I have Traefik running on a VPS with a number of services set up through the dynamic configuration file. The domain for each service points to the IP address of the Traefik server. Everything works perfectly.
When it’s time to update the server running Traefik (or the version of Traefik itself), what’s the best way to go about it without impacting the services?
I can mirror the entire setup to a second VPS, but then how do I manage temporarily “pointing” the services to the other server without updating the DNS entries for each and every service?
I’m just having a hard time understanding how to accomplish this. Thanks for any info or insights you can provide.
We run a loadbalancer in front of our Traefik nodes, so we can update one after another.
If you need to switch DNS and multiple domain names, then I would recommend to point your sub-domains to a single CNAME domain, so you only need to change the IP once.
Note that DNS changes propagate slowly and also have some retention time due to caching, so plan overlapping (running two Traefik) of at least 1 hour after both changes.
Thanks for the reply, @bluepuma77.
But what's the load balancer running on? Doesn't it have to be updated occasionally as well? How do you manage that?
I don't have any sub-domains. They're all "apex" domains (or whatever the proper term is). Can a bare domain be pointed to another domain, with the "master" domain pointing to Traefik? I don't have much experience in this realm, and I'm not quite sure where to start researching.
If I could somehow temporarily swap the IP addresses of two different VPS servers, that would work; but I have no idea if that's even possible (or feasible).
LB update is managed by provider, they will probably change the IP over to a different one ("virtual IP" or "failover IP").
You can switch (virtual) IPs automatically with tools like keepalived.
You can also use CNAME for
example.com, but it seems not best practice.
Something else just occurred to me...
What if I added the IP address of a second VPS server to the DNS records of the various service domains - i.e. have two "A" records for each domain, each record pointing to a different IP address?
Would that mean the first one listed is always tried first? And would it result in the second IP address being used "automagically" if the server at the first address is unavailable (completely offline)?
I know I've had to enter multiple IP addresses for certain hosting providers but don't fully understand the rationale behind it or how it works "behind the scenes".
Can anyone speak to this setup?
Ok, I think ChatGPT answered this for me. It won't work as I was hoping it might...
So still researching.
A default http client will pick a random A record from DNS to connect, but will not try another if it fails.

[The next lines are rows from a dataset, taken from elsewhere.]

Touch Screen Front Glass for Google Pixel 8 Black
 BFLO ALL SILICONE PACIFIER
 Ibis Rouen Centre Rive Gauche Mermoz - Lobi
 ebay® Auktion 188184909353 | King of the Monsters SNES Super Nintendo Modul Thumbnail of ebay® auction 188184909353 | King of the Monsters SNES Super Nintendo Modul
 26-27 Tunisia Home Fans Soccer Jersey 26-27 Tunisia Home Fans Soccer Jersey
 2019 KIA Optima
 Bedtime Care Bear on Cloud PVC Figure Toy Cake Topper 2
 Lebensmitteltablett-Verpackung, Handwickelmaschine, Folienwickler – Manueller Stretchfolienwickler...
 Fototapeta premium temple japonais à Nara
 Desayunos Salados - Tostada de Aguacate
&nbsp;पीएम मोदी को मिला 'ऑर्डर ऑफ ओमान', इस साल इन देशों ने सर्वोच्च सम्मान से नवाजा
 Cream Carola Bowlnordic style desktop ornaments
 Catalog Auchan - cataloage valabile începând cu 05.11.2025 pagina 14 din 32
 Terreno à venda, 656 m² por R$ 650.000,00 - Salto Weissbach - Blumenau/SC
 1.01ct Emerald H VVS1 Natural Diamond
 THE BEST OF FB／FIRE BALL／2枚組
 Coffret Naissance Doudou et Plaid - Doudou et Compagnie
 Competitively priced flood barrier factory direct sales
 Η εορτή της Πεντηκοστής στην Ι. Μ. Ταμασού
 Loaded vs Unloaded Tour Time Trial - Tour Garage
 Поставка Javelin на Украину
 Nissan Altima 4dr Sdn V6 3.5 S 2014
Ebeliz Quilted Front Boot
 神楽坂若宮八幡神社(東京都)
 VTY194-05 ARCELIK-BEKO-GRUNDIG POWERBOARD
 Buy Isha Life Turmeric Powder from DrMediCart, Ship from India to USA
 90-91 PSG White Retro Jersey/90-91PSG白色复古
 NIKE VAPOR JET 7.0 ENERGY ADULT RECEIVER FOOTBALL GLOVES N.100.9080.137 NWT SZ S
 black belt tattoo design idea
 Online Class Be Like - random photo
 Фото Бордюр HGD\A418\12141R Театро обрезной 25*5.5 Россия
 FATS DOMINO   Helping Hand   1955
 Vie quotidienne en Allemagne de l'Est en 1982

Thanks again. I’m now looking into a load balancing provider. Seems like the way to go.
Or a VIP (virtual IP), which you can switch from one server to another.
Thanks. Sounds like that could work as well, but given the added benefits of the LB service I'm looking into - such as DDoS protection, statistics, failover, very reasonable price, etc. - I'm gonna give that a go. Gotta get my 2nd server set up first though.
Note that Traefik doesn’t easily work with clustered LetsEncrypt, so running multiple Traefik instances in parallel with LetsEncrypt.
Hmm, I hadn’t considered that at all. Thanks for bringing it to my attention.
How do you manage it? If I kept the Let’s Encrypt directories in sync between the two servers and only one server was ever available at any given time, would that work?
The challenge is the challenge
tlsChallenge the LetsEncrypt server will try to connect to check a token, and it usually hits the wrong Traefik server, the one that hasn't initiated the cert creation.
You can try with
dnsChallenge, you might end up with two different certs on each Traefik instance. But in general that should not be a problem.
So far we used purchased wildcard certs, looking into the topic for a long time, see certbot POC
Running only a single instance is of course a possibility. Need to keep acme.json in sync.
You might try using cloudflare's origin masking to handle instant dns changes. They have an api so you could write a small bash script or web interface to rsync & carry out the bulk change. If you're on AWS EC2 you can mount your services volume to the failover instance while it's mounted to the live instance so you wouldn't even have to rsync. That can also be coded.